--- Trecho do documento ---
+---+

Por isso, esse texto nasce
da necessidade de um resgate ativo e afetivo ao que nasce, ao que brota, ao que
germina ao meu redor. Certamente estar morando na verdíssima ilha de Florianópolis
teve sua quota nisso. Estar lá, reforçou o desejo, já meu discreto amigo, de me
sentir cultivadora de alguma planta, de flores, de ervas, de alimentos, uma
necessidade que entendi como tal desde os já longínquos dias da minha infância
em Teresina, em que travava uma disputa silenciosa- e às vezes nem tão
silenciosa- com minha mãe, pela permanência do meu canteiro de quebra pedras ao
lado da casa, a“florestinha”, com o tempo tão espertamente cultivado, mesmo às
escondidas, com as sementes jogadas aos montes por cima da terra, a cada vez
que ela o condenava à capina.
Eu me agarrava àquelas
ervas. Elas eram as grandes amigas da criança tímida que eu era, por muito
tempo.
Recentemente, terminei de
ler um livro que descobri ser uma referência da psicanálise voltada para os
arquétipos femininos associados aos mitos e fábulas transmitidos pela história
oral. É este “As mulheres que correm com os lobos”, da psicanalista junguiana
Clarissa Pinkola Estés, de 1992 e que ganhou uma nova edição brasileira pela
Rocco, em 2014. Compartilho com vocês o alívio que me foi encontrar uma autora
que fizesse um uso tão pedagógico do melhor dos estudos de Jung sobre
arquétipos e a experiência das mulheres, porque não é de hoje a crítica aos
marcos da área e uma certa misoginia que os cerca. Eu diria que Estés-Jung
trouxeram para mim um dos melhores diálogos interiores para o cuidado de si enquanto conhece-te a ti mesmo, segundo aprendi
com Sócrates, com os estoicos e suas reverberações modernas- nas aulas do professor Luizir.

+---+

--- Informações exibidas ---
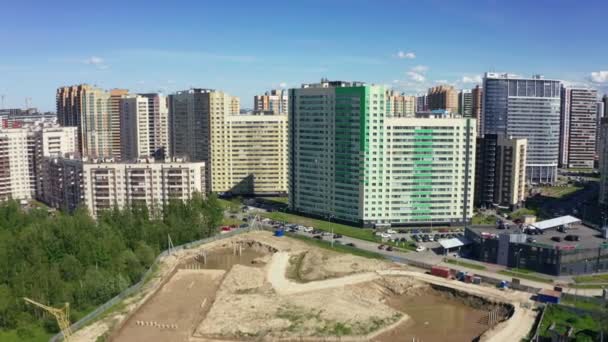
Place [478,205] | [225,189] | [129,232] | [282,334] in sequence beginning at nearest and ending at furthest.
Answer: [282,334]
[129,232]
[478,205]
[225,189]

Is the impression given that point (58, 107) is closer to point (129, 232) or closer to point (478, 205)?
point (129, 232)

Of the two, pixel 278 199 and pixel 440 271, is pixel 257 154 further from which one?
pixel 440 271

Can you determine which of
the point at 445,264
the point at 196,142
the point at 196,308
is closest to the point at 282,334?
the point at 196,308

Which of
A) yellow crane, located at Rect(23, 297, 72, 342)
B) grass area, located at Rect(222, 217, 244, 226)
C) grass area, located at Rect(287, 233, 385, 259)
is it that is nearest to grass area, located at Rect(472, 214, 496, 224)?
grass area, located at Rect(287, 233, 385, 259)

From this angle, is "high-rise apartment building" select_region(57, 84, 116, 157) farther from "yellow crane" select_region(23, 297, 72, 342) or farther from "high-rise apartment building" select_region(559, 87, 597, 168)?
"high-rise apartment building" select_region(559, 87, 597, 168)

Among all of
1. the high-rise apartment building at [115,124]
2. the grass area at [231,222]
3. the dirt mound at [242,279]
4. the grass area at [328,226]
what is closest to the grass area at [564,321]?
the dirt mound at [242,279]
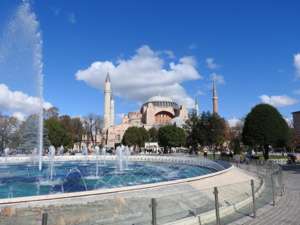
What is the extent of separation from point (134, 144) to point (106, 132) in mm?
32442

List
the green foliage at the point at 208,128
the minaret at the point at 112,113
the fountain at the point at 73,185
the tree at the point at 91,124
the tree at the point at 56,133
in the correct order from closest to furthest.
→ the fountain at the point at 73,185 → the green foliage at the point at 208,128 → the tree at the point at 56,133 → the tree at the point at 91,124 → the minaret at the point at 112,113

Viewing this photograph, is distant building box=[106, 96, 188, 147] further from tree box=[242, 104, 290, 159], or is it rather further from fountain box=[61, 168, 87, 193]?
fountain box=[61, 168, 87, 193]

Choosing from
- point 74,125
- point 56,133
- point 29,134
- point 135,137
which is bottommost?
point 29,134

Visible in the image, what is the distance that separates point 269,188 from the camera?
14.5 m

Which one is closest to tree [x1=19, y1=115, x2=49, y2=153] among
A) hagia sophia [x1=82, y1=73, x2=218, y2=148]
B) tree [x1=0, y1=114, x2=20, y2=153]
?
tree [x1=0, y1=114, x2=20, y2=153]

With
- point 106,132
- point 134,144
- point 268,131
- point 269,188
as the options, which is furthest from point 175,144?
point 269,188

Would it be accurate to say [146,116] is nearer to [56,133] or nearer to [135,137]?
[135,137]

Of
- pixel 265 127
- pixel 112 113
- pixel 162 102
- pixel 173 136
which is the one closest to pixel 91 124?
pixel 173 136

+---+

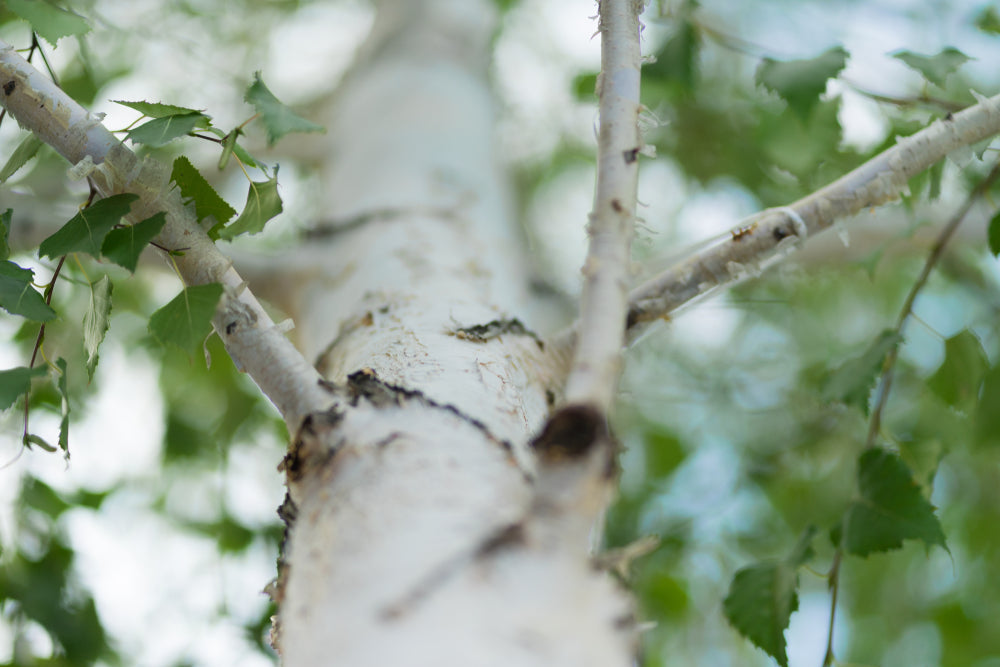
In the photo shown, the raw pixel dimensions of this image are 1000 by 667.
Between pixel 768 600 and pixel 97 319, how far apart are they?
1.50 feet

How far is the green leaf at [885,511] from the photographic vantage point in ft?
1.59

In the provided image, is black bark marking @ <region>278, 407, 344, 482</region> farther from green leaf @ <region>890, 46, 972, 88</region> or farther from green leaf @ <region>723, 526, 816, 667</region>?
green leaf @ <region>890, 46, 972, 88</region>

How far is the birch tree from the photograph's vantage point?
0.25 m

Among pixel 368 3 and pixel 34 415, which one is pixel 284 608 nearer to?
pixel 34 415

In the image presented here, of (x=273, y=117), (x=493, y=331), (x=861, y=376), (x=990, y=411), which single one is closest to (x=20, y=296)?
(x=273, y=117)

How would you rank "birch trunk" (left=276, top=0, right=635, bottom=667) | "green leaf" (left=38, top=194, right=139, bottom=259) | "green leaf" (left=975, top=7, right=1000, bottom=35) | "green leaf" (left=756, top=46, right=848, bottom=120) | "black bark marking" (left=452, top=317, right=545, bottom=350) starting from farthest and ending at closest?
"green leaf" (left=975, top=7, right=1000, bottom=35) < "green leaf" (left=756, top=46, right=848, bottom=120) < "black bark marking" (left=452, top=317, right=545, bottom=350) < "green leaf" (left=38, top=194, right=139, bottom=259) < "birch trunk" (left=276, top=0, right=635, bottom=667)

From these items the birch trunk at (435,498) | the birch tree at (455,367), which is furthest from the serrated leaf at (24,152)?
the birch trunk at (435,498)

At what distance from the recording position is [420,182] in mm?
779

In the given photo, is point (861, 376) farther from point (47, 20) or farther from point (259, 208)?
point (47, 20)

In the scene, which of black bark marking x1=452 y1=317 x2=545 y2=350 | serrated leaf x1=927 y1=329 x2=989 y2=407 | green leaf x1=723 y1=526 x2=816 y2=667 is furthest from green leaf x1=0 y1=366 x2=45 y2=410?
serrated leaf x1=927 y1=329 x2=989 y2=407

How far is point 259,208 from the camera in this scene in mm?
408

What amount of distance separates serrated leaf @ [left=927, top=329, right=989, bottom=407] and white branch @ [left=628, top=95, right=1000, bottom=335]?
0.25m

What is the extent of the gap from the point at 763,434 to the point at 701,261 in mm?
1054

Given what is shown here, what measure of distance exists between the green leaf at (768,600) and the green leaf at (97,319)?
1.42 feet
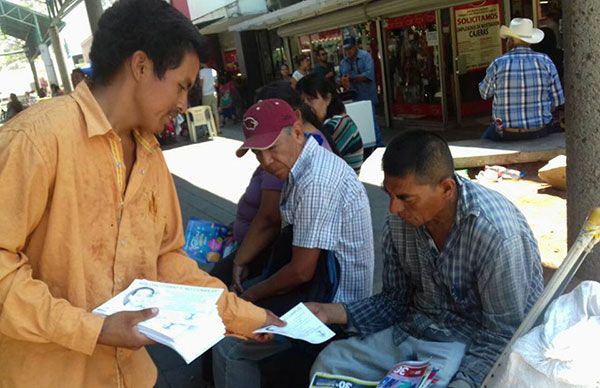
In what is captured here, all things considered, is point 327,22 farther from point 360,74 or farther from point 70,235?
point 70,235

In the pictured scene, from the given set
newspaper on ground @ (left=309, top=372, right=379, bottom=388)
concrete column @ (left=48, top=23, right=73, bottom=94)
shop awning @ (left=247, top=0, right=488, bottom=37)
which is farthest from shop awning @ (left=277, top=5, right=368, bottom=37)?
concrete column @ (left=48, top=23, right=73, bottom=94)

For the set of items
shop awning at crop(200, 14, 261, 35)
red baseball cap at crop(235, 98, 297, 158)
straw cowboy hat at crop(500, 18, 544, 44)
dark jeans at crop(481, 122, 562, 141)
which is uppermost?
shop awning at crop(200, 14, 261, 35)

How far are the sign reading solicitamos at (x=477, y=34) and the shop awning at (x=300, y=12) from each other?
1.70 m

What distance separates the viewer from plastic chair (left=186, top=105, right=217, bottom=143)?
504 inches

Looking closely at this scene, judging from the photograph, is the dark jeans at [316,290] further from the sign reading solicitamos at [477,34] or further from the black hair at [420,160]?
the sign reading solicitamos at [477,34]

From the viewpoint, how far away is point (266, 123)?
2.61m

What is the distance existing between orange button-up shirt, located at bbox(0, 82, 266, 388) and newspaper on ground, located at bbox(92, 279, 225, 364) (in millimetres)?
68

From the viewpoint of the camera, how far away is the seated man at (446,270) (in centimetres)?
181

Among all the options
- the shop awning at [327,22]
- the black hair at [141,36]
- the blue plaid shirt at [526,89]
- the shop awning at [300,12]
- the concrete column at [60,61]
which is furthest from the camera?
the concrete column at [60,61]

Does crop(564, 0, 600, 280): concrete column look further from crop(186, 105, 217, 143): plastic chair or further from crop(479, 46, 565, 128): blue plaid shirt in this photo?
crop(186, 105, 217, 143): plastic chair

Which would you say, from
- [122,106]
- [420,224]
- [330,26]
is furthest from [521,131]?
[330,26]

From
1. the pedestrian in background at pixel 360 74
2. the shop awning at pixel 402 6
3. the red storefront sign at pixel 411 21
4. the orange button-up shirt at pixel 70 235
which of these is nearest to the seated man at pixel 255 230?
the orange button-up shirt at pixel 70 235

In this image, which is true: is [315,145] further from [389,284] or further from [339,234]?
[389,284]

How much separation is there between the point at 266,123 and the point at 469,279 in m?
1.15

+---+

--- O que fazer ---
1. No trecho do documento, em que ano saiu a nova edição brasileira do livro de Clarissa Pinkola Estés, e por qual editora?
2. Nos registros, troque "yellow crane" por "red crane" no trecho que vai da linha com "Of the two, pixel" até a linha com "at 73,185 →", incluindo as duas. Devolva só essas linhas, sem as imagens.

--- Respostas por tarefa ---
1. Em 2014, pela Rocco.

2.
Of the two, pixel 278 199 and pixel 440 271, is pixel 257 154 further from which one?
pixel 440 271

Can you determine which of
the point at 445,264
the point at 196,142
the point at 196,308
is closest to the point at 282,334?
the point at 196,308

Which of
A) red crane, located at Rect(23, 297, 72, 342)
B) grass area, located at Rect(222, 217, 244, 226)
C) grass area, located at Rect(287, 233, 385, 259)
is it that is nearest to grass area, located at Rect(472, 214, 496, 224)?
grass area, located at Rect(287, 233, 385, 259)

From this angle, is "high-rise apartment building" select_region(57, 84, 116, 157) farther from "red crane" select_region(23, 297, 72, 342) or farther from "high-rise apartment building" select_region(559, 87, 597, 168)?
"high-rise apartment building" select_region(559, 87, 597, 168)

Among all of
1. the high-rise apartment building at [115,124]
2. the grass area at [231,222]
3. the dirt mound at [242,279]
4. the grass area at [328,226]
what is closest to the grass area at [564,321]?
the dirt mound at [242,279]
What is the extent of separation from point (134, 144) to point (106, 132) in mm?
32442

List
the green foliage at the point at 208,128
the minaret at the point at 112,113
the fountain at the point at 73,185
the tree at the point at 91,124
the tree at the point at 56,133
in the correct order from closest to furthest.
→ the fountain at the point at 73,185 → the green foliage at the point at 208,128 → the tree at the point at 56,133 → the tree at the point at 91,124 → the minaret at the point at 112,113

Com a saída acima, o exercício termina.